===== TEXTO DADO =====
Hasta ahora no lo han logrado. Pero no se escapará. El cerco está hecho. La delación es el pan blanco de esta guerra sagrada.
En Palencia oí, por primera vez, esta frase que sacude los pelos:
—Hemos resuelto el paro obrero.
Yo temo que se me escape el corazón, como un perro que rompe la cadena, no puede más y se lanza al cuello de quien le acosa.
Me asfixio en Palencia. ¡Sigo viendo pasar los camiones con los prisioneros civiles, que pronto serán carnaza muerta en las orillas del Carrión y en los caminos de las afueras!
El Cristo del Otero está como yo; cubierto de dolor, de asco y de pesadumbre.
-¿Cuándo te vas a León?
-Mañana temprano.
-¡Lo que yo decía! Que no hay nada que hacer contigo.
Confirmé que me vigilaban.
Cuando dejo Palencia, toda la ciudad salió, en espíritu de desierto, a mirarme al camino: “¿A dónde irá ese suicida?” Los automóviles militares reculan acribillados por las balas. Les disparan al pasar por los pueblos.
Los campesinos, a los que les han puesto en la mano una escopeta, nos distinguen. Les mandan unas postas al lucero del alba.
Pero yo tengo que ir a León. A León por Villada:
¡Ojos de la mesonera,
Mesonera de Villada:
¡¡Voy camino de Pajares!!
Mi corazón canta y sangra. Sé que lo voy tirando por Castilla.

Nadie se atreve a andar por estas sendas, a no ser las patrullas armadas que comienzan a justificar su ausencia de los “frentes” de guerra, dedicándose a la caza del hombre en la retaguardia. Pero yo me aventuro por los caminos. No puede ser más peligroso el campo que la ciudad, en la que los hombres recelan de puerta a puerta. Voy harto de mirar rostros con máscara, optimistas forzados, bocas selladas por el temor, botas llenas de sangre y barro que acaban de descender del automóvil en el que fueron de caza y las limpian sobre la acera. Hombres que me saludan, aun cuando los fusiles están calientes de hacer fuego a otros hombres atados junto a los muros.
===== DATOS APORTADOS =====
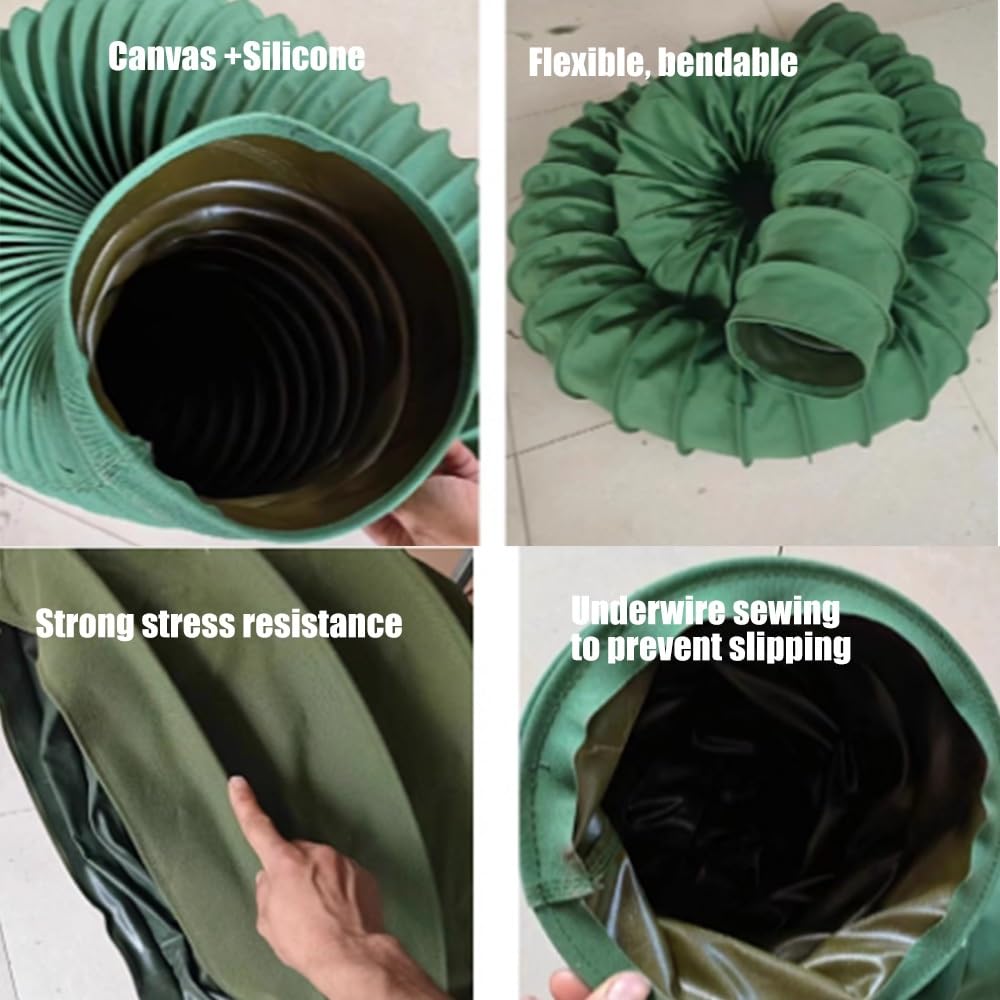 Canvas +Silicone

Flexible, bendable

Strong stress resistance

Underwire sewing to prevent slipping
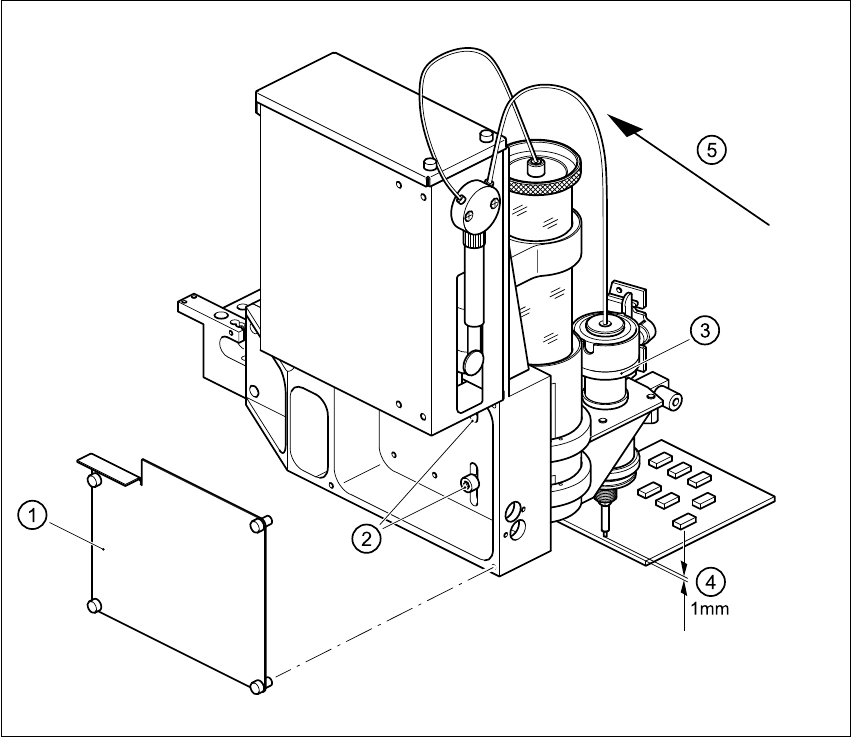 5
3
1
2
4
1mm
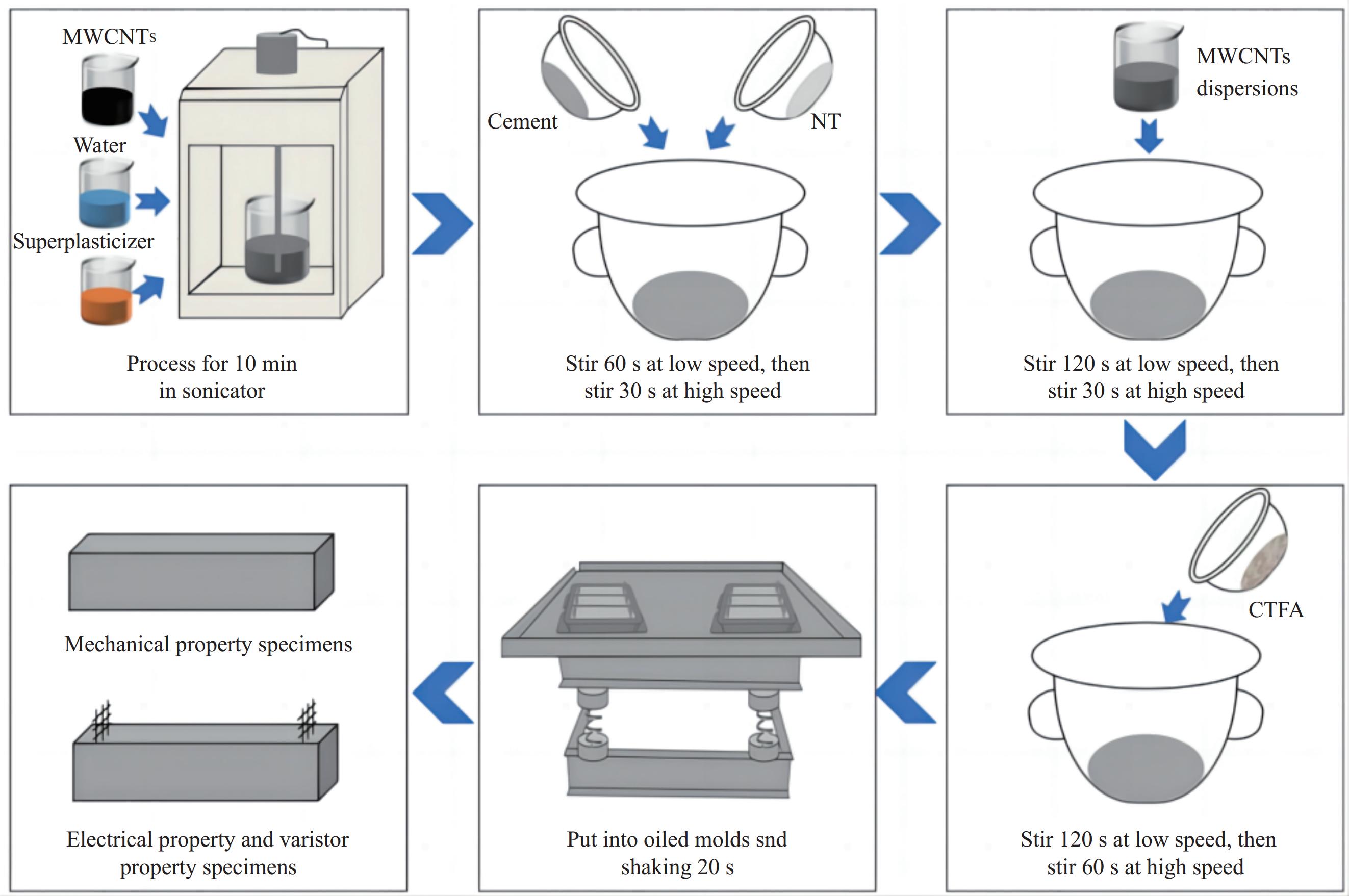 MWCNTs

Water

Superplasticizer

Process for 10 min in sonicator

Cement

NT

Stir 60 s at low speed, then stir 30 s at high speed

MWCNTs dispersions

Stir 120 s at low speed, then stir 30 s at high speed

CTFA

Stir 120 s at low speed, then stir 60 s at high speed

Put into oiled molds snd shaking 20 s

Mechanical property specimens

Electrical property and varistor property specimens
=====
TAREA REQUERIDA -> Prosigue el relato del viaje de Palencia a León a partir de su última oración. Estos ítems provienen de una fuente distinta.

RESPUESTA ->
Camino desarmado por estas tierras grises. En Palencia se ha dictado un bando en el que se dice que aquel que no entregue las armas en el término de dos horas, sería fusilado. Quedaba, pues, mi pistola mexicana en Palencia, con su funda bordada en oro, entre una verdadera pirámide de armas cortas y largas. Como cada lince armado o “somatén” con “mono” se apropiaba de la que más le llenaba los ojos, un buen amigo me la libró de la rapiña cazurra. Pero aconsejándome que me fuera sin armas, para no vérmelas con los escopeteros, que no entendían de razones ni de licencias.
Pronto me encontré con ellos. Salían de los matorrales, como si fueran grupos de salteadores.
Yo, al acercarme a cada pueblo, paraba el coche, adoptando un gesto sereno que les aquietara el pulso.
Ya en confianza, fui notando que no eran malas personas.Se les ponía allí para disparar, y disparaban. Eran hombres de la tierra, campesinos de aquellos poblados, sin entusiasmo y sin conocimiento de lo que, en realidad, sucedía en España. Los mandaba el “señorito" fascista, el boticario, el telegrafista o el hijo del ricachón que estudiaba en Madrid y llegó a tiempo para cumplir su consigna: los únicos "negros” de cada pueblo.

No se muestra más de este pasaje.